Not quite sure why you guys are arguing, but it doesn't seem all that important. Last I checked, Ichiro looks like the same washed up has been for NY as he did here. In fact, his numbers are even worse. I think the Yankees were just honoring him, because they appreciate a great player and are happy to have him on their team for his last season in the MLB, because it is obvious that he can't play anymore. Be nice to one another and try not to be so sensitive. I come into this forum from time to time and I think you and brotherfox are both pretty reasonable. We all have our quirks of over pessimism or over optimism, but no reason to fight over little stuff.
By the way, does anybody remember that poster in here "annoyedbyu" who challenged me to a fight and kept posting videos of himself hitting a home run in some goofy amateur league to show he was an expert? LOL I just thought about that when I thought of dumb posters.

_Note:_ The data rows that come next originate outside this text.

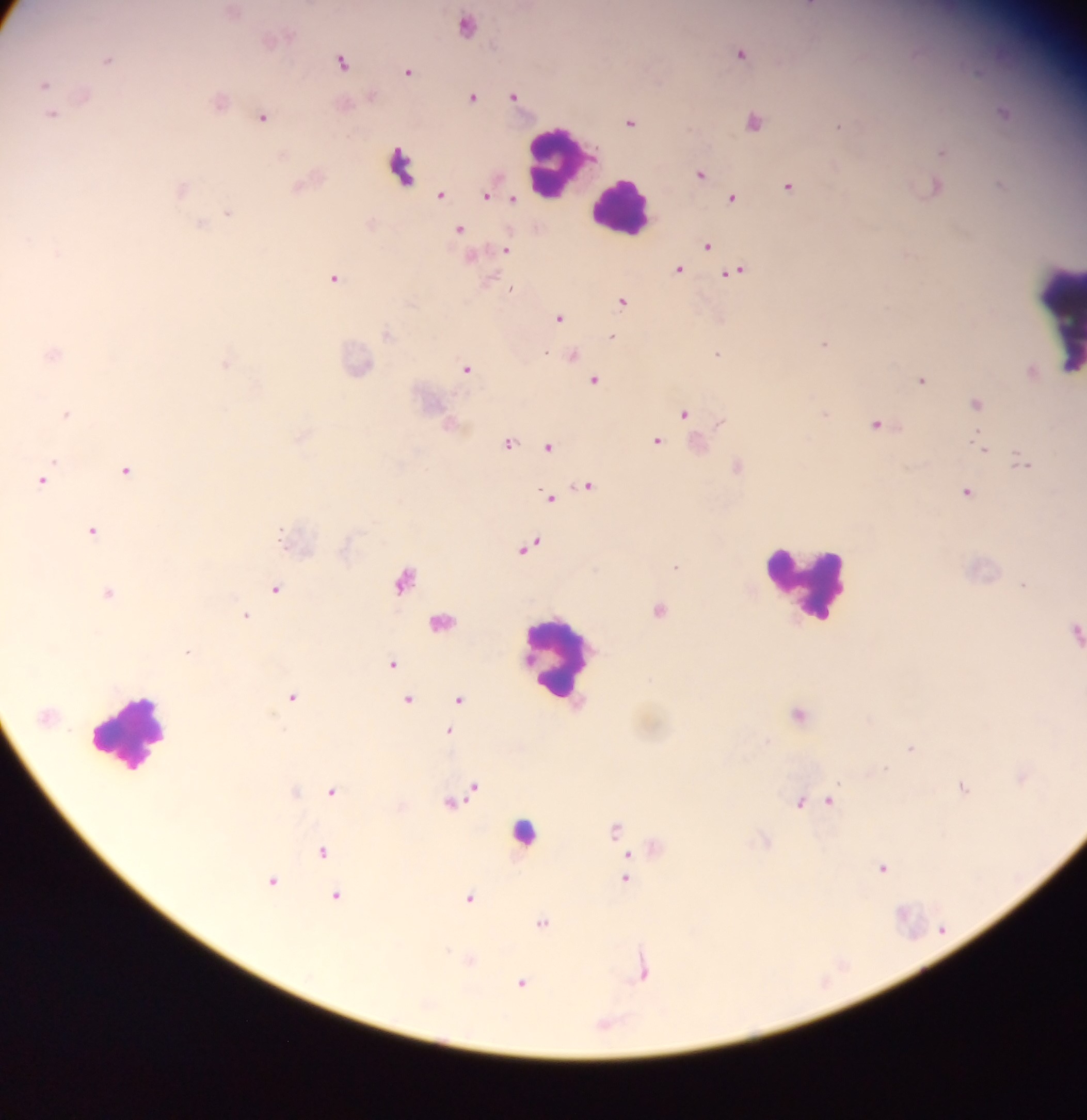

Approximate centers as (x, y) in pixels.
Leukocytes: (557, 163), (401, 167), (622, 204), (1059, 318), (809, 589), (559, 659), (131, 733), (523, 828).

country = Ghana
capture = mobile-phone photograph through a microscope
malaria parasite locations = approximate centers as (x, y) in pixels: (808, 5), (466, 25), (740, 52), (107, 59), (342, 62), (408, 71), (44, 84), (513, 95), (473, 96), (51, 115), (262, 117), (753, 121), (630, 122), (838, 126), (941, 151), (701, 173), (999, 185), (934, 186), (788, 187), (439, 194), (485, 196), (732, 198), (510, 200), (228, 213), (201, 224), (459, 229), (706, 245), (506, 249), (678, 269), (734, 271), (334, 278), (622, 301), (558, 317), (611, 337), (823, 344), (717, 354), (571, 356), (225, 364), (467, 368), (594, 380), (921, 380), (976, 403), (683, 413), (66, 414), (824, 414), (877, 424), (656, 441), (508, 444), (548, 446), (982, 448), (1021, 461), (737, 466), (125, 470), (43, 480), (586, 485), (966, 491), (548, 497), (92, 531), (530, 547), (675, 566), (405, 579), (1022, 584), (275, 589), (108, 592), (658, 609), (246, 615), (441, 621), (187, 651), (392, 663), (292, 697), (408, 699), (459, 700), (798, 713), (448, 731), (766, 740), (911, 748), (885, 769), (1021, 777), (962, 786), (471, 787), (331, 791), (462, 796), (829, 801), (799, 802), (614, 828), (321, 850), (627, 857), (882, 867), (625, 878), (274, 880), (335, 895), (469, 898), (541, 922), (642, 972), (521, 983)
field of view = single
preparation = thick blood film
image size = 1087×1120 pixels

I will say that I admire NY fans for their passion. As you NY guys know baseball's a religion. I grew up in WA... I remember betting my co-workers (Yankees fans) SEA was going to win game 6 of the ALCS in 2000 and tie it up. I had to listen to the rest of the game on the radio while out on run at work. Darn if NYY didn't hit that HR. I had to eat those words needless to say.
When they won the subway series I went to the store at midnight and saw the crowded streets, bars, and parade of cars cruising honking their horns like crazy.
I also went to to see SEA play at old Yankee Stadium sweeping the Yanks. Some of the bleacher creatures were heckling Jeff Nelson, Sasaki Rhoades etc in the bullpen and were so bad they were kicked out of the game. Some of the fans behind me were saying...no big deal we'll take them in the playoffs.
My point is that was those instances are when I was a true SEA fan and that I wanted to see NY loose the pennant or any playoffs to Seattle. While I admired the rivalry between NY and SEA I realized they have a self entitlement attitude that they deserve to win every year.